Born in Cincinnati, Ohio in 1952, Goonan would later grow up in Hawaii, attend Virginia Polytechnic Institute, and eventually open a Montessori school in Knoxville, Tennessee. She returned to Clarion as an instructor in 2003, and in 2010, she began teaching at Georgia Tech as a visiting professor.

In addition to a career as an educator, Goonan set her sights on science fiction, attending Clarion West in 1988, and publishing her debut science fiction short story in Strange Plasma, “The Snail Man”, in 1991. In the years that followed, she published a number of short stories in publications such as Asimov’s Science Fiction, Interzone, and the The Magazine of Fantasy & Science Fiction.

In 2012, she published a collection of her short fiction, Angels and You Dogs, and a handful of stories for Tor.com: “Where Do We Come From? What Are We? Where Are We Going?” (2014), “A Short History of the Twentieth Century, or, When You Wish Upon a Star” (2014), and most recently, “One/Zero” (2019).

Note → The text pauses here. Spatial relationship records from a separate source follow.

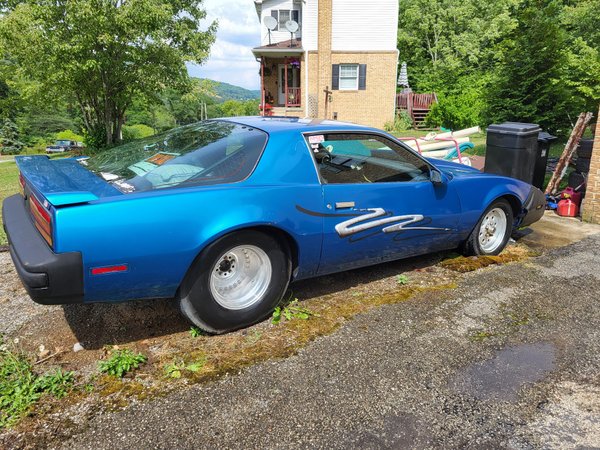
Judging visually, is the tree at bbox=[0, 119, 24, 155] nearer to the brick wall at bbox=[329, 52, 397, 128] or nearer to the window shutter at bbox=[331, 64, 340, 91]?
the window shutter at bbox=[331, 64, 340, 91]

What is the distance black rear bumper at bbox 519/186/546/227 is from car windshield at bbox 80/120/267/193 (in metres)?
3.27

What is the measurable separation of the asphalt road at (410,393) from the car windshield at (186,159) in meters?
Result: 1.28

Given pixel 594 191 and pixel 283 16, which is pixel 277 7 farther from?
pixel 594 191

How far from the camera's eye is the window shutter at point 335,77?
70.7 ft

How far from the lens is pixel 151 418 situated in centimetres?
236

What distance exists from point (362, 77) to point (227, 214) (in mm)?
20307

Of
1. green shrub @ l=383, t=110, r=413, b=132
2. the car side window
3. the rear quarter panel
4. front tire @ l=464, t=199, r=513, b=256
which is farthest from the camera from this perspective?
green shrub @ l=383, t=110, r=413, b=132

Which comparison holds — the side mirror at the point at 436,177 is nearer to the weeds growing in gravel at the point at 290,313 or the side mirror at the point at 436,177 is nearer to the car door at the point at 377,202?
the car door at the point at 377,202

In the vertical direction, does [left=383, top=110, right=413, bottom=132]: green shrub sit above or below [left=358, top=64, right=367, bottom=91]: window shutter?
below

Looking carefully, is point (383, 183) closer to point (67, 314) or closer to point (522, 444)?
point (522, 444)

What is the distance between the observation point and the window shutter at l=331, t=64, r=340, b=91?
70.7 ft

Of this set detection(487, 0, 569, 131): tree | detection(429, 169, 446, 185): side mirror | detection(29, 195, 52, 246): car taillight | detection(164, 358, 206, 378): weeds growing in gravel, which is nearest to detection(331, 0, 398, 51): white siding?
detection(487, 0, 569, 131): tree

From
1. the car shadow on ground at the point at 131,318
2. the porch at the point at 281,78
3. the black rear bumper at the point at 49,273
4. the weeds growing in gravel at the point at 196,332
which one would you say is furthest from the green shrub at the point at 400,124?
the black rear bumper at the point at 49,273

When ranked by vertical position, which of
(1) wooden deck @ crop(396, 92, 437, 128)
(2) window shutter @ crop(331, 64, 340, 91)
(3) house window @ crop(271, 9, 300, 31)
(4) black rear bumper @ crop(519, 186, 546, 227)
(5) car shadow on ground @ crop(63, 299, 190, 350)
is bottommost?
(5) car shadow on ground @ crop(63, 299, 190, 350)
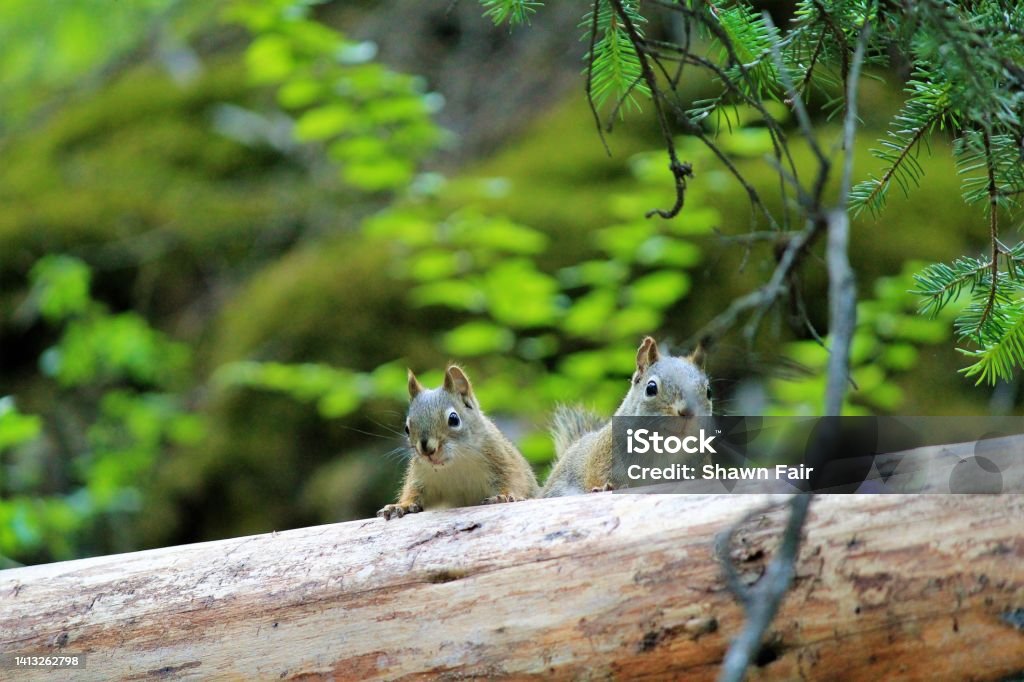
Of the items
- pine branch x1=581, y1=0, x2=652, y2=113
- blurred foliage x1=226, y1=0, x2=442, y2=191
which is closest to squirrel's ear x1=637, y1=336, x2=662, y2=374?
pine branch x1=581, y1=0, x2=652, y2=113

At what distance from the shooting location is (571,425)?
2.94 meters

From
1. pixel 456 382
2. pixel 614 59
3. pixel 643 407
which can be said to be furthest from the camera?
pixel 456 382

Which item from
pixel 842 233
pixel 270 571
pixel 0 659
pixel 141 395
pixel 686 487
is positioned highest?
pixel 842 233

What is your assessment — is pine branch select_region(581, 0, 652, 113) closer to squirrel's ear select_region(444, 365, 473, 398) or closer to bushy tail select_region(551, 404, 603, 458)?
squirrel's ear select_region(444, 365, 473, 398)

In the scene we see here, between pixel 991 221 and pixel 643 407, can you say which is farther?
pixel 643 407

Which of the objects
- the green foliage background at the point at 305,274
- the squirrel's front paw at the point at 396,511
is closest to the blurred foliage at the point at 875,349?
the green foliage background at the point at 305,274

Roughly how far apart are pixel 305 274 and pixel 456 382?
235 centimetres

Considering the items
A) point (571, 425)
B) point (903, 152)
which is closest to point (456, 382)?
point (571, 425)

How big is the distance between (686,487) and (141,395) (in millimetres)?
4002

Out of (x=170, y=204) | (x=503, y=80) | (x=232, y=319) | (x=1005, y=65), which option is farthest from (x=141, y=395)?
Result: (x=1005, y=65)

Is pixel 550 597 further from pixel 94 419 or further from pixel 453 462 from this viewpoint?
pixel 94 419

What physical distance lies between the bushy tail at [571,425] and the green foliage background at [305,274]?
0.40 m

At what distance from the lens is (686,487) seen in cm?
185

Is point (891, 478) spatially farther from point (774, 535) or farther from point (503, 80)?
point (503, 80)
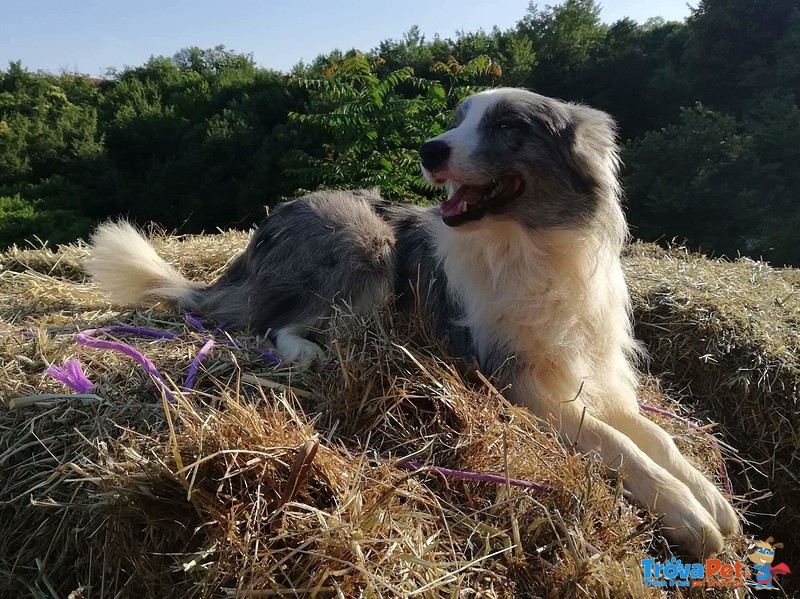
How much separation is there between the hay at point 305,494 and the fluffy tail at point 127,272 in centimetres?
124

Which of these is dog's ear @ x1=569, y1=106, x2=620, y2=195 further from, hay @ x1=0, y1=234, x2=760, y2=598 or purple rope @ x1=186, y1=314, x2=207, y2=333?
purple rope @ x1=186, y1=314, x2=207, y2=333

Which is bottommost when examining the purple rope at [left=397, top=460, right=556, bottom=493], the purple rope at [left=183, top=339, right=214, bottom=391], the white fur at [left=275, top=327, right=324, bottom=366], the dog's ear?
the white fur at [left=275, top=327, right=324, bottom=366]

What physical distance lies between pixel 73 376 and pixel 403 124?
7.00 meters

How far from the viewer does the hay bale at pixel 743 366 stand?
2.89 meters

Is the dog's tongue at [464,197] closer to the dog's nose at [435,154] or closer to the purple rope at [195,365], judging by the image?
the dog's nose at [435,154]

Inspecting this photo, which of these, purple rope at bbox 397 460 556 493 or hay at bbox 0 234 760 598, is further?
purple rope at bbox 397 460 556 493

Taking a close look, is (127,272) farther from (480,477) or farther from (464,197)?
(480,477)

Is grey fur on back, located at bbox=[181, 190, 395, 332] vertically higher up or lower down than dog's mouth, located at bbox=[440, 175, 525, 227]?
lower down

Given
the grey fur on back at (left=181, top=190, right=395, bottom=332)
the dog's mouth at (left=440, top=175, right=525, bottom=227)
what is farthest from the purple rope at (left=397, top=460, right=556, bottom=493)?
the grey fur on back at (left=181, top=190, right=395, bottom=332)

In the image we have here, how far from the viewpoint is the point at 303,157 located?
10438mm

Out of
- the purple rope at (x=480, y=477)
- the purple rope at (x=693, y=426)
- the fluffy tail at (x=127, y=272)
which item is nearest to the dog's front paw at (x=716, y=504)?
the purple rope at (x=693, y=426)

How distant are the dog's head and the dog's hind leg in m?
0.92

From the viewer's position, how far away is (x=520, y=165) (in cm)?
255

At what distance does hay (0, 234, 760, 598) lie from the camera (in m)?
1.41
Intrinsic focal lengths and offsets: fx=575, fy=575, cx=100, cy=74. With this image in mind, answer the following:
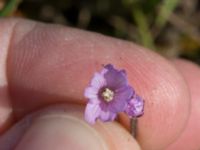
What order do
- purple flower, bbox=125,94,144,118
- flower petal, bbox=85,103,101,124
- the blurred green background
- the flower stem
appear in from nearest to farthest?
flower petal, bbox=85,103,101,124 → purple flower, bbox=125,94,144,118 → the flower stem → the blurred green background

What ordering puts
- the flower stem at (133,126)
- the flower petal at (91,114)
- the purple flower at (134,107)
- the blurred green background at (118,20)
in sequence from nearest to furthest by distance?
the flower petal at (91,114), the purple flower at (134,107), the flower stem at (133,126), the blurred green background at (118,20)

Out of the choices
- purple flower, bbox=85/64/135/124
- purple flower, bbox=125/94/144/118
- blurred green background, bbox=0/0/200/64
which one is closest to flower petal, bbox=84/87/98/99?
purple flower, bbox=85/64/135/124

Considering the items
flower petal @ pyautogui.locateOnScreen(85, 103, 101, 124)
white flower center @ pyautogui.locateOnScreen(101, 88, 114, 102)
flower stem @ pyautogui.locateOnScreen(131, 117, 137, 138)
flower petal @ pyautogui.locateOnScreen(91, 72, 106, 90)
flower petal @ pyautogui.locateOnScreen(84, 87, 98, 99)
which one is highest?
flower petal @ pyautogui.locateOnScreen(91, 72, 106, 90)

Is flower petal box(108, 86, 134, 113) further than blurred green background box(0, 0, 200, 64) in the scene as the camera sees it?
No

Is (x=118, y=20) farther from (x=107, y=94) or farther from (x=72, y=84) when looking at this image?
(x=107, y=94)

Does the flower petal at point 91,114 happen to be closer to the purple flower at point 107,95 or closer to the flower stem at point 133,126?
the purple flower at point 107,95

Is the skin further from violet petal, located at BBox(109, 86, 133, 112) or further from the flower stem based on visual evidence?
violet petal, located at BBox(109, 86, 133, 112)

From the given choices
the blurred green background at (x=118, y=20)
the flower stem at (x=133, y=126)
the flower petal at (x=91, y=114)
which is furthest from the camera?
the blurred green background at (x=118, y=20)

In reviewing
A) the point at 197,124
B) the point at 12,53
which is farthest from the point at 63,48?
the point at 197,124

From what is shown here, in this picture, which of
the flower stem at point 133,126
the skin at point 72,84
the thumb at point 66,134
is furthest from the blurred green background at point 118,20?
the thumb at point 66,134
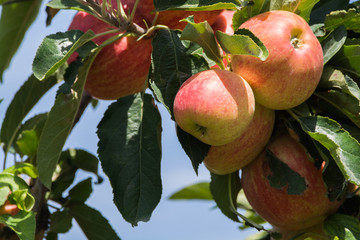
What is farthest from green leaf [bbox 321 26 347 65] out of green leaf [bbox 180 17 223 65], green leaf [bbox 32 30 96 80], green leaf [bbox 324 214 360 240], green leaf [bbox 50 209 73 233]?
green leaf [bbox 50 209 73 233]

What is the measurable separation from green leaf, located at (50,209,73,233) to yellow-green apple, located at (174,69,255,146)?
2.08 feet

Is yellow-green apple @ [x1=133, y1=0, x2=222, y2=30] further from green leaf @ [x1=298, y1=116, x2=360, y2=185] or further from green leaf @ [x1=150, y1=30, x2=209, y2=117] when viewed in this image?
green leaf @ [x1=298, y1=116, x2=360, y2=185]

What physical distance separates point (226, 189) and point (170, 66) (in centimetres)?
46

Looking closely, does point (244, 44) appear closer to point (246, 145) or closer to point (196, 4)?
point (196, 4)

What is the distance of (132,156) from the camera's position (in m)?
1.35

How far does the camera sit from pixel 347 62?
1.40 metres

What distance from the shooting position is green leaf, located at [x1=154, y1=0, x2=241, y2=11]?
129 cm

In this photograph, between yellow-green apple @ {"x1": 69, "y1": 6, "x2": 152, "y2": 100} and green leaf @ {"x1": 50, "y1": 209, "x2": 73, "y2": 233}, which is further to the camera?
green leaf @ {"x1": 50, "y1": 209, "x2": 73, "y2": 233}

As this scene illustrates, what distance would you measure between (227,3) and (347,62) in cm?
34

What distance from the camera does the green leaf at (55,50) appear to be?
4.20ft

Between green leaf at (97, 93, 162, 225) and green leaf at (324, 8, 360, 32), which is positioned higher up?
green leaf at (324, 8, 360, 32)

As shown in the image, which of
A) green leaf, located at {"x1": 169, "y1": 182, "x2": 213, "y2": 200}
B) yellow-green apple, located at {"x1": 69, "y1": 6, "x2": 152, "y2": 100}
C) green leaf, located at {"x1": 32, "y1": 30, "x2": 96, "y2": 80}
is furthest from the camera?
green leaf, located at {"x1": 169, "y1": 182, "x2": 213, "y2": 200}

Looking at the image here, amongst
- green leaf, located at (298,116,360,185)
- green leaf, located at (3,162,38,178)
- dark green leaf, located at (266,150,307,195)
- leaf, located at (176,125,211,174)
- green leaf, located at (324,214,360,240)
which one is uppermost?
leaf, located at (176,125,211,174)

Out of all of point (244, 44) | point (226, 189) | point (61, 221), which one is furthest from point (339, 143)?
point (61, 221)
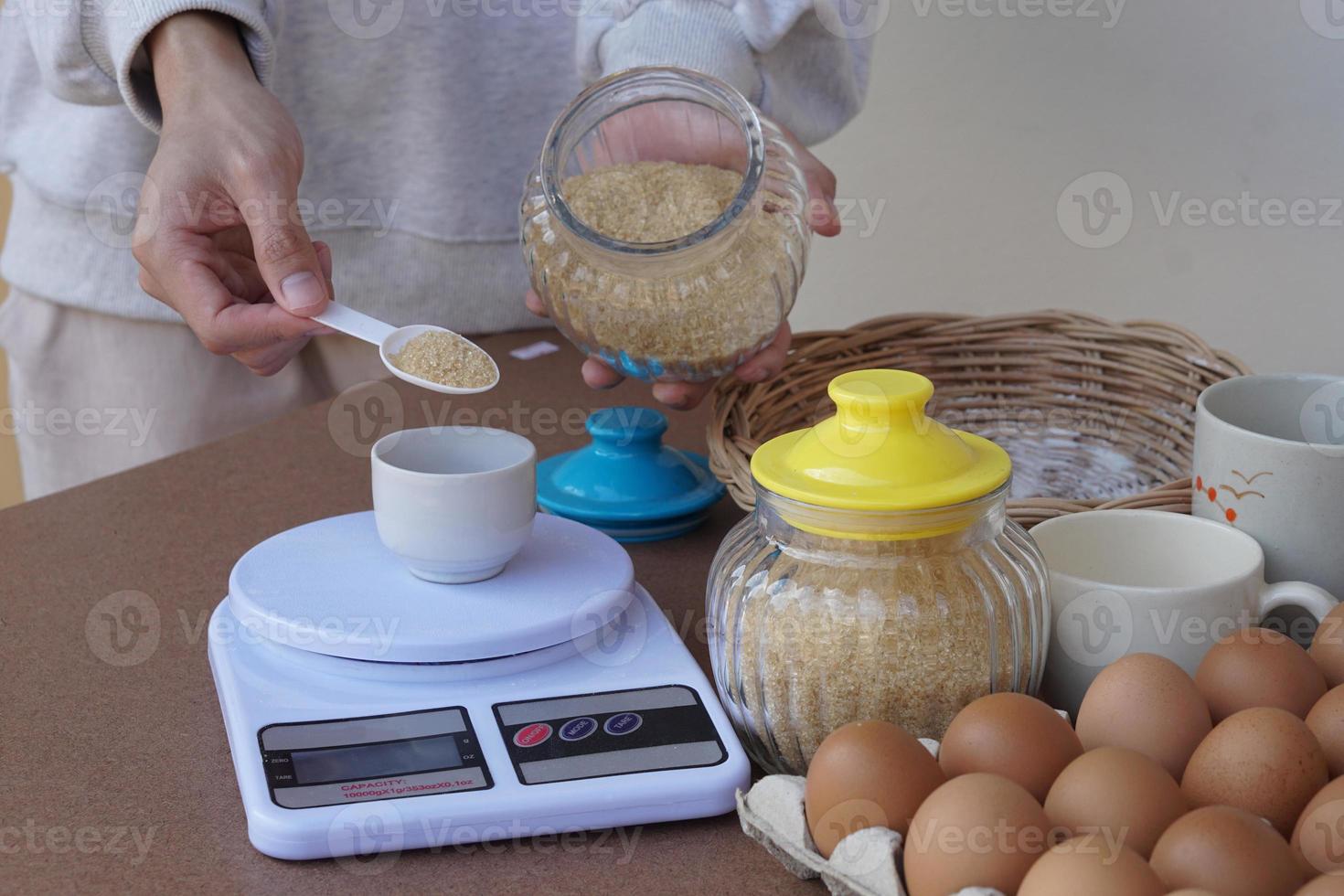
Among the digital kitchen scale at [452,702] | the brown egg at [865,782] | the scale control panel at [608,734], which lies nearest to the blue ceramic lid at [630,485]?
the digital kitchen scale at [452,702]

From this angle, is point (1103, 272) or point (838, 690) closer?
point (838, 690)

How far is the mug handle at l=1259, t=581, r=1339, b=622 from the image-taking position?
662mm

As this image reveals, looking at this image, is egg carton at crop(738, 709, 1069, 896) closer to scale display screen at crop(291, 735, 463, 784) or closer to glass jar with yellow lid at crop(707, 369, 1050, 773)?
glass jar with yellow lid at crop(707, 369, 1050, 773)

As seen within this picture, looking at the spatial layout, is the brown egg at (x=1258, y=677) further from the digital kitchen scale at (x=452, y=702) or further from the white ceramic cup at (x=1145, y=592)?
the digital kitchen scale at (x=452, y=702)

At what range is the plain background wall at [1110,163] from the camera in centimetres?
156

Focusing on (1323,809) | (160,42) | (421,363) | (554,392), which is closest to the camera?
(1323,809)

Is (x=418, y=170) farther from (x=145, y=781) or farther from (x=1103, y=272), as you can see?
(x=1103, y=272)

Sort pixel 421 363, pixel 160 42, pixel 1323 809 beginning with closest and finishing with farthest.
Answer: pixel 1323 809 < pixel 421 363 < pixel 160 42

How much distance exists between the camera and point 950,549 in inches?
24.3

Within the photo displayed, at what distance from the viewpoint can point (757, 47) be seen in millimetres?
1148

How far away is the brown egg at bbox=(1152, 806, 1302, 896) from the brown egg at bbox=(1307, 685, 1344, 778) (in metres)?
0.09

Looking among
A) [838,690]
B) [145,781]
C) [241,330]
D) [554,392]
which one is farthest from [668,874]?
[554,392]

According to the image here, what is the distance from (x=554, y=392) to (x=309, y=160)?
334 mm

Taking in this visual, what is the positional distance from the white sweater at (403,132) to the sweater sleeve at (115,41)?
0.13 meters
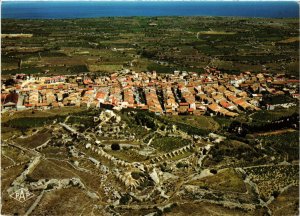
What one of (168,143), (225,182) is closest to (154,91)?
(168,143)

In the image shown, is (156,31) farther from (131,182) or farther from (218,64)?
(131,182)

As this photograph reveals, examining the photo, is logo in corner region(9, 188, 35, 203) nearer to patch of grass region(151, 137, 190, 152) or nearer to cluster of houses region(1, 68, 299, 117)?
patch of grass region(151, 137, 190, 152)

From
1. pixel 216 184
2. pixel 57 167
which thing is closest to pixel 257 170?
pixel 216 184

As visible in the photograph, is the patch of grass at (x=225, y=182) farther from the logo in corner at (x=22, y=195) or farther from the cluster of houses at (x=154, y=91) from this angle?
the cluster of houses at (x=154, y=91)

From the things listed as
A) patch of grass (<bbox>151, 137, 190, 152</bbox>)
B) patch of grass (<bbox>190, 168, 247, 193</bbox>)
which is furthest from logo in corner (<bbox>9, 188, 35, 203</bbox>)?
patch of grass (<bbox>151, 137, 190, 152</bbox>)

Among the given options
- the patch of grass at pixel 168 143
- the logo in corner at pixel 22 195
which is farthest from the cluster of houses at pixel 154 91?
the logo in corner at pixel 22 195
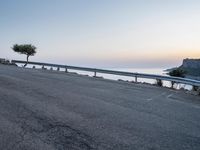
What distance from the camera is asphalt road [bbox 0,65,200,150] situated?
6.60 metres

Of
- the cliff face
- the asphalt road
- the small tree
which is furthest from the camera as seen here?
the small tree

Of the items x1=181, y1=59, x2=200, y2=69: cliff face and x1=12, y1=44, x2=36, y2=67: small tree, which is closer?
x1=181, y1=59, x2=200, y2=69: cliff face

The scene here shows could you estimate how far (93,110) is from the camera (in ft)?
31.9

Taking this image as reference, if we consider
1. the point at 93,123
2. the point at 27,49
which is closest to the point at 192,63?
the point at 27,49

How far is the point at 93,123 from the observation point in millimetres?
8141

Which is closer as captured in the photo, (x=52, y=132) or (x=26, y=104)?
(x=52, y=132)

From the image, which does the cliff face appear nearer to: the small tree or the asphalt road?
the small tree

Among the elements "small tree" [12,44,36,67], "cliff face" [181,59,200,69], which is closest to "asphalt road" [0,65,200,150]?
"cliff face" [181,59,200,69]

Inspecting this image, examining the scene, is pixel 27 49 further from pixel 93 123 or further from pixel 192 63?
pixel 93 123

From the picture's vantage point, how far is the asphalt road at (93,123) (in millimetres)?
6602

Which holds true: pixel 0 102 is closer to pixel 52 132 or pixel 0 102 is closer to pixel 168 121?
pixel 52 132

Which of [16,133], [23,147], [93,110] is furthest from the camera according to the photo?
[93,110]

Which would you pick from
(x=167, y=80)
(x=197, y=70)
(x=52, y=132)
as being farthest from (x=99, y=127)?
(x=197, y=70)

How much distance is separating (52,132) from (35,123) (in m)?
0.85
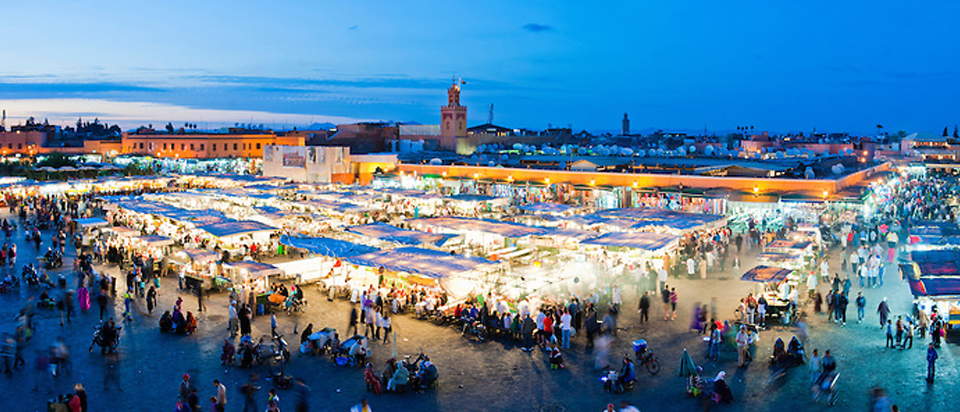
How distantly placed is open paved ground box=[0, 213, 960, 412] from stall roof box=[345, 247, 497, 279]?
1080 mm

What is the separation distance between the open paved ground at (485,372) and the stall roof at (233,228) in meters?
5.39

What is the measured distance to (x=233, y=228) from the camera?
19.8 m

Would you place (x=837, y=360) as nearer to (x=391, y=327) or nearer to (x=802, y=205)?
(x=391, y=327)

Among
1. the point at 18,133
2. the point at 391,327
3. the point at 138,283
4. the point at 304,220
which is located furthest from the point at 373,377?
the point at 18,133

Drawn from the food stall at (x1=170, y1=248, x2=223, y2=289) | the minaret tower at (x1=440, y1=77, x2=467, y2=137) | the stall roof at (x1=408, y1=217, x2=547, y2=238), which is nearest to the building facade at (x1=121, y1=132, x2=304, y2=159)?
the minaret tower at (x1=440, y1=77, x2=467, y2=137)

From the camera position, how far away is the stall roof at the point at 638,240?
1697cm

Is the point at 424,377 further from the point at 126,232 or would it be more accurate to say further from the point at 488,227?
the point at 126,232

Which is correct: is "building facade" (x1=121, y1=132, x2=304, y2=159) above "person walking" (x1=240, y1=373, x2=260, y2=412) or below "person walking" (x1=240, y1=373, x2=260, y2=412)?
above

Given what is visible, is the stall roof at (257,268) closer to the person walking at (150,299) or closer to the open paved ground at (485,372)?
the open paved ground at (485,372)

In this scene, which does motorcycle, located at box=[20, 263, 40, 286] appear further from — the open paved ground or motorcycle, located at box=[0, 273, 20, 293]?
the open paved ground

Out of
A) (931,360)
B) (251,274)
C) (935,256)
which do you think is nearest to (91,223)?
(251,274)

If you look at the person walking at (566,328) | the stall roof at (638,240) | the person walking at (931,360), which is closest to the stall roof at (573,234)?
the stall roof at (638,240)

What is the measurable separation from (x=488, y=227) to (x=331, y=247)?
4.92 m

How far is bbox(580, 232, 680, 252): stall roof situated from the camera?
1697cm
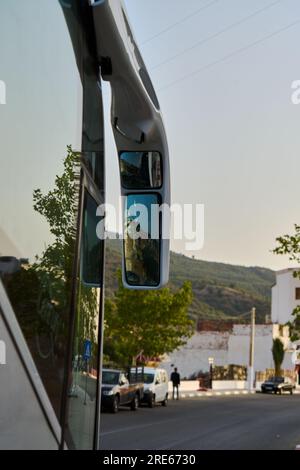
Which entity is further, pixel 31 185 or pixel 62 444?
pixel 62 444

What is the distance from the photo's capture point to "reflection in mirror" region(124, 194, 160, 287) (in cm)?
264

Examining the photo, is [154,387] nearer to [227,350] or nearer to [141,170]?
[141,170]

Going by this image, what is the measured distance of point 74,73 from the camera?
216cm

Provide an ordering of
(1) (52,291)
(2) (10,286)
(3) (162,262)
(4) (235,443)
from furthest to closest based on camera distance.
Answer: (4) (235,443)
(3) (162,262)
(1) (52,291)
(2) (10,286)

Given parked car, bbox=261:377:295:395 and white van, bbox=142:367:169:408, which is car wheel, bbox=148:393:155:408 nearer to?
white van, bbox=142:367:169:408

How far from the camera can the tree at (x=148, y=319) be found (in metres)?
47.2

In 1994, she published her debut novel with Tor Books, Queen City Jazz, which the New York Times named a notable book for 1994, and which went on to become a finalist for the 1995 Locus and Nebula Awards, as well as the 1998 BSFA Award. She published six additional novels in her lifetime: The Bones of Time (1996), Mississippi Blues (1997), Crescent City Rhapsody (2000), Light Music (2002), In War Times (2007), and This Shared Dream (2011). Over the years, she earned three Nebula nominations, and was the winner of the John W. Campbell Memorial Award for In War Times in 2008.

Writing for the Encyclopedia of Science Fiction, John Clute noted that music played an important role in her fiction, and says that “Goonan is one of the central authors of the first or second generation for whom sf is a natural tongue; a tongue capable of playing necessary tunes.”